Erstmals war Pulse of Europe Stuttgart mit dem Europa-Salon in einem ländlichen Gebiet zu Gast. Sechs Teammitglieder der Initiative waren am Samstagabend aus dem Stuttgarter
Raum nach Mengen gekommen. Das von Karl-Heinz Bleicher aus Hohentengen vorgeschlagene Experiment glückte. Die Resonanz auf diese europapolitische Veranstaltung konnte sich sehen lassen. Mit 50 Zuhörern hätte man im Saal des katholischen Gemeindehauses unter geltenden Corona-Bedingungen die Kapazitätsgrenze erreicht. Unter den 48 Besuchern befanden sich Vertreter von Parteien aus dem gesamten Kreisgebiet und von Partnerschaftsvereinen. Mit dem 16-jährigen Steven Reiser hatte Karl-Heinz Bleicher sogar den Preisträger des Schülerwettbewerbs „Baden-Württemberg - Wir in Europa“von der Realschule Mengen als Ehrengast eingeladen.

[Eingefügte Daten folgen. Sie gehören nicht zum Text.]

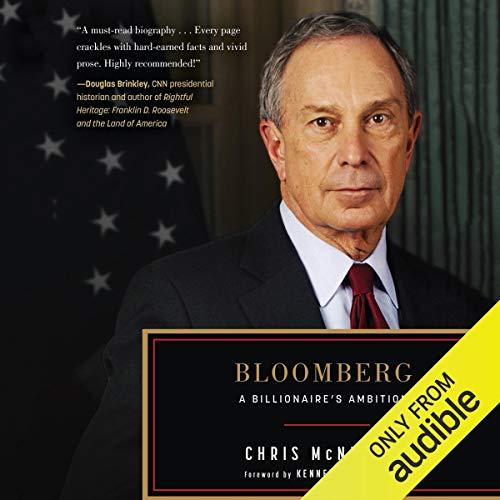 Bloomberg audiobook cover art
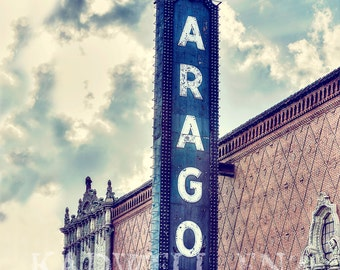 Chicago Photography, Aragon Ballroom, Cityscape Photo, Fine Art Print, Vintage Sign, Uptown Picture, Urban Landscape, Wall Print, Home Decor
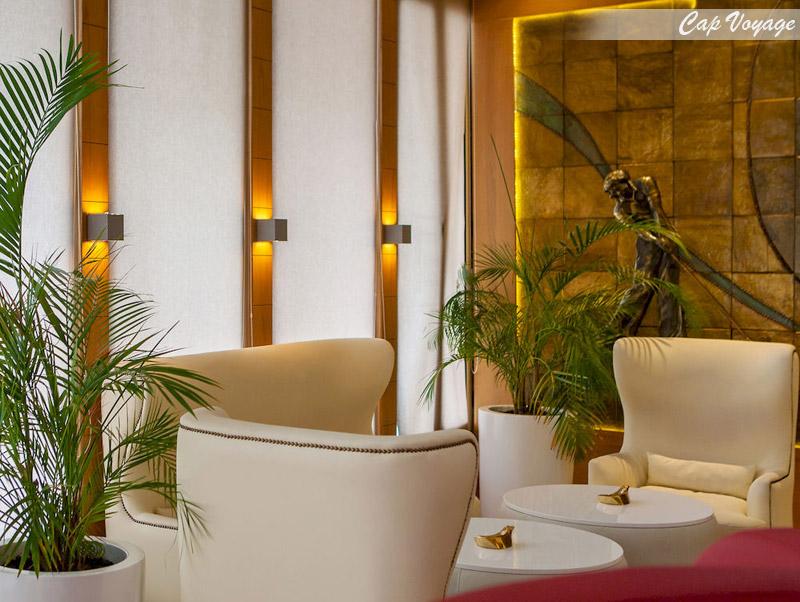 Hotel Golf Royal,Tunis, Tunisie, vue reception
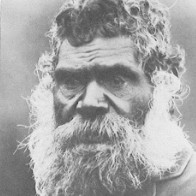 Image: Black and white photograph of an Aboriginal man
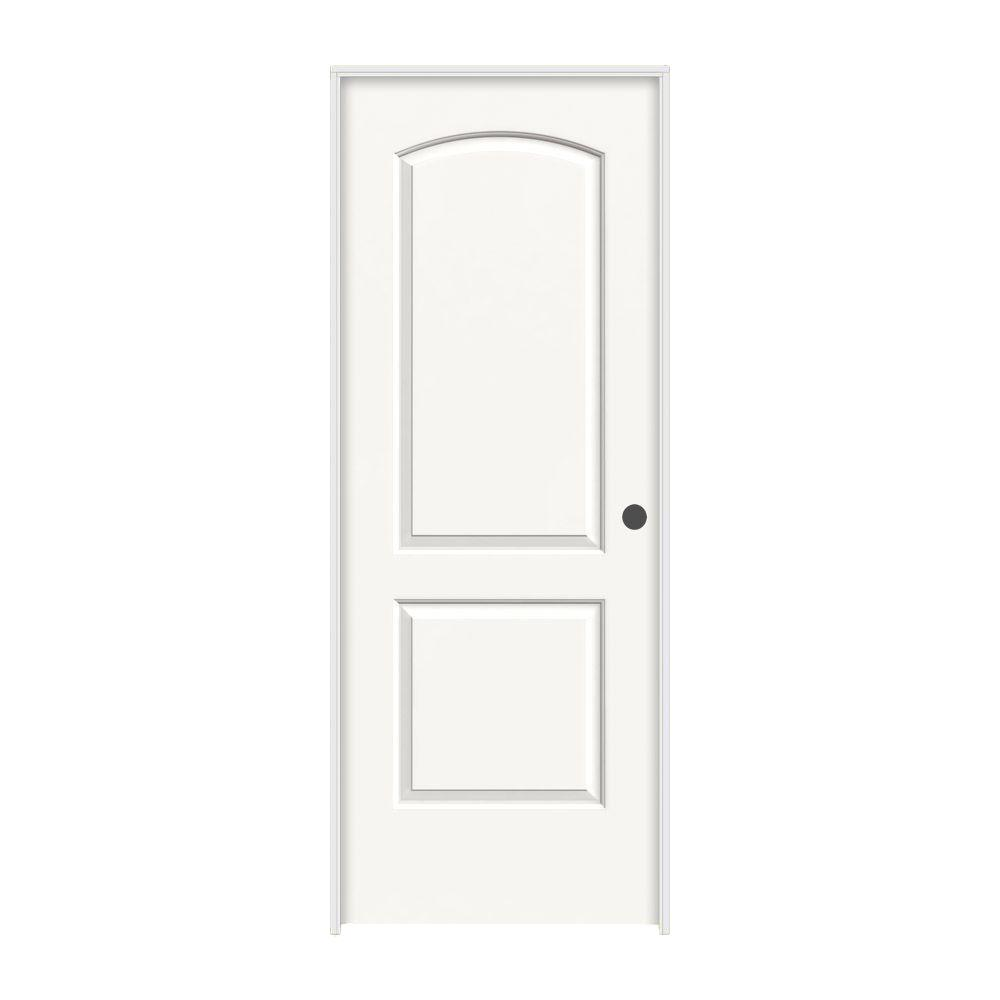 JELD-WEN 28 in. x 80 in. Continental White Painted Left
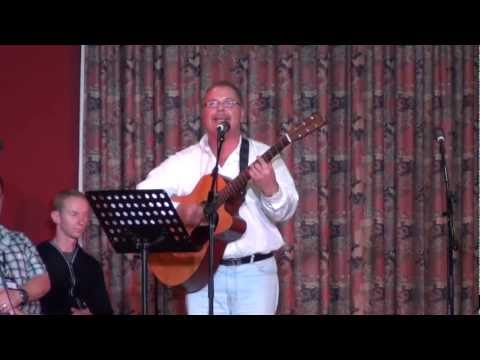 Revival Centres Church - Eagles Wings - Steve Rowe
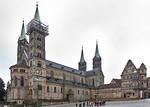 Bamberg. Dom und Alte Hofhaltung von Nordosten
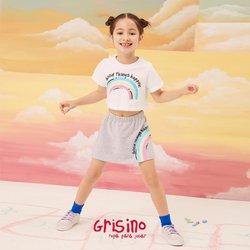 Ofertas de Juguetes, Niños y Bebés en el catálogo de Grisino ( Más de un mes)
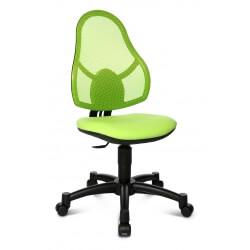 Chaise de bureau enfant design en tissu vert Mischa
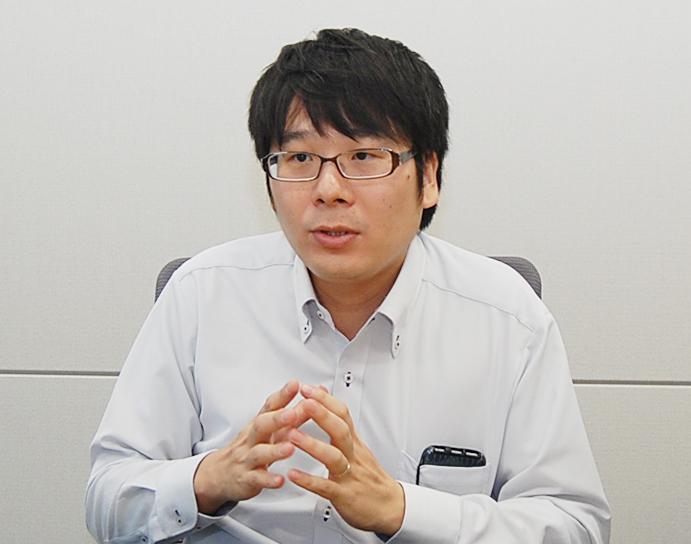 セゾン情報システムズ山本氏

„Jetzt ist es an der Zeit, sich einzubringen und aktiv zu werden für das Zukunftsprojekt Europa“, sagte Karl-Heinz Bleicher. Annette Ruess, die Sprecherin von Pulse of Europe Stuttgart erzählte, wie sie selbst zur Engagierten wurde. Nach dem Brexit im Jahr 2016 und der Wahl Donald Trumps zum Präsidenten der USA sei für sie klar gewesen: „Es ist an der Zeit für die eigenen Werte auf die Straße zu gehen.“Seit Februar 2017 tritt sei bei Pulse of Europe mit Veranstaltungen für ein gemeinsames und demokratisches Europa ein. Jeden
ersten Sonntag im Monat veranstaltet die Bürgerinitiative eine Kundgebung in Stuttgart.

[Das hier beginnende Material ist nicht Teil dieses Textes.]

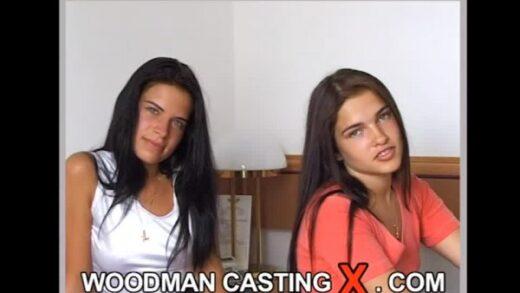 WoodmanCastingX - Inga and Ines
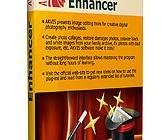 دانلود AKVIS Enhancer 13.0.1930.8449 Multilingual - نرم افزار بهینه سازی و تصحیح نور دهی تصاویر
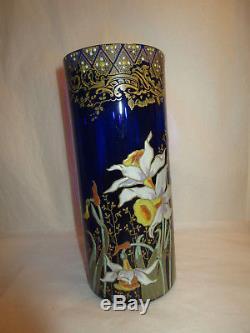 Antique Bohemian Blue Cobalt Enameled Moser Glass Vase Irises Daffodils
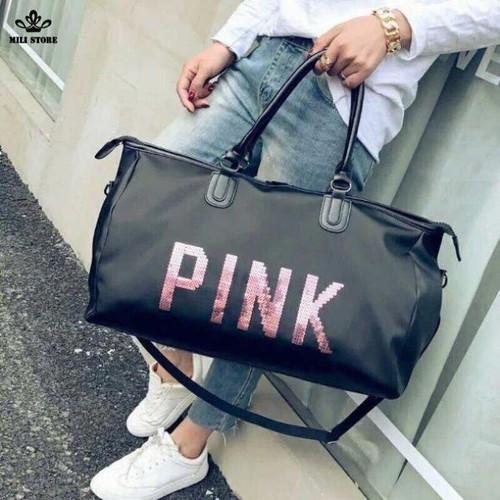 Túi Pink kim sa chống nước siêu sang - 7069681 , 16987649 , 15_16987649 , 290000 , Tui-Pink-kim-sa-chong-nuoc-sieu-sang-15_16987649 , sendo.vn , Túi Pink kim sa chống nước siêu sang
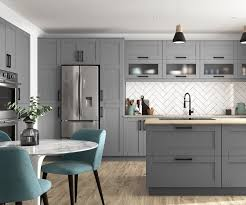 images of grey kitchen cabinets gray shaker in stock kitchen cabinets kitchen cabinets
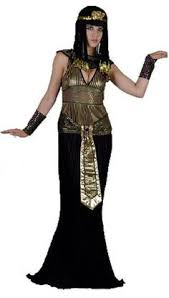 Cleopatra Halloween Costumes Adults Egyptian Man Costume Egyptian Costumes Egyptian Costume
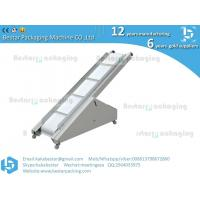 Cheap Finished conveyor belt for sale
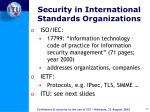 security in international standards organizations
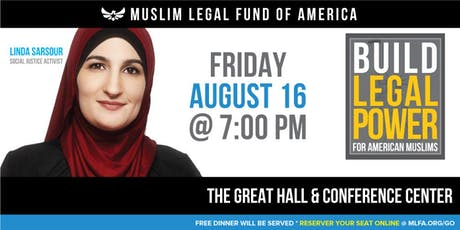 Build Legal Power for American Muslims with Linda Sarsour - Germantown, TN tickets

Während der Corona-Krise habe die nationale Zuständigkeit in der Gesundheitspolitik dazu geführt, dass solidarische Hilfsaktionen für die am stärksten betroffenen Länder wie Spanien, Italien und Frankreich mit Verzögerung in Gang kamen. „Die Corona-Krise hat gezeigt, dass wir in der Gesundheitspolitik mehr Europa brauchen“, sagte Annette Ruess, die Sprecherin von Pulse of Europe in Stuttgart. Die gemeinsame Beschaffung von Schutzausrüstung, die Herstellung von durch die Krise verknappte Medikamente und ein mehr an Arzneimittelsicherheit sei nur auf europäischer Ebene zu bewältigen
Wortmeldungen machten die Wünsche für ein geeintes Europa deutlich. Die mangelnde Tuchfühlung mit Europa durch die Nichtpräsenz von Europaabgeordneten beklagt ein Zuhörer, eine gemeinsame EU-Außen- und Verteidigungspolitik und Klimaschutz-Politik wurde angemahnt. Landtagsabgeordneter Klaus Burger fürchtet, dass das „Wir-Gefühl in Europa bröckelt“, gleichzeitig sei aber, so der Abgeordnete, eine „Industrie 4.0 ohne Europa
gar nicht möglich“. Scharfe Kritik übte eine junge Zuhörerin auf das Verfahren zur Ernennung von Kommissionspräsidentin Ursula von der Leyen. Statt das mit dem siegreichen Spitzenkandidaten bei der Wahl zum Europäischen Parlament zu besetzen, wurde die Spitze der Kommission erneut vom Rat der Regierungschefs ausgehandelt. Die Zuhörerin will mehr Rechte für das Parlament, will auch die Kommissare demokratisch wählen. „Wir waren entsetzt und hatten das Gefühl, die machen sowieso, was sie wollen.“Es gibt also noch viel zu tun. „Europa ist noch längst nicht fertig“, formulierte dazu Sebastian Hoch von Pulse of Europe.
Für die neue Aktion „Hausparlamente“zur Stärkung der Bürgerbeteiligung auf europäischer Ebene warb Annette Ruess zum Abschluss. Dabei diskutieren kleine Gruppe von Bürgern konkrete von Pulse of Europe formulierte Fragen zur Europapolitik. Die Ergebnisse dieser Diskussionen werden gesammelt und den Europaabgeordneten vorgelegt.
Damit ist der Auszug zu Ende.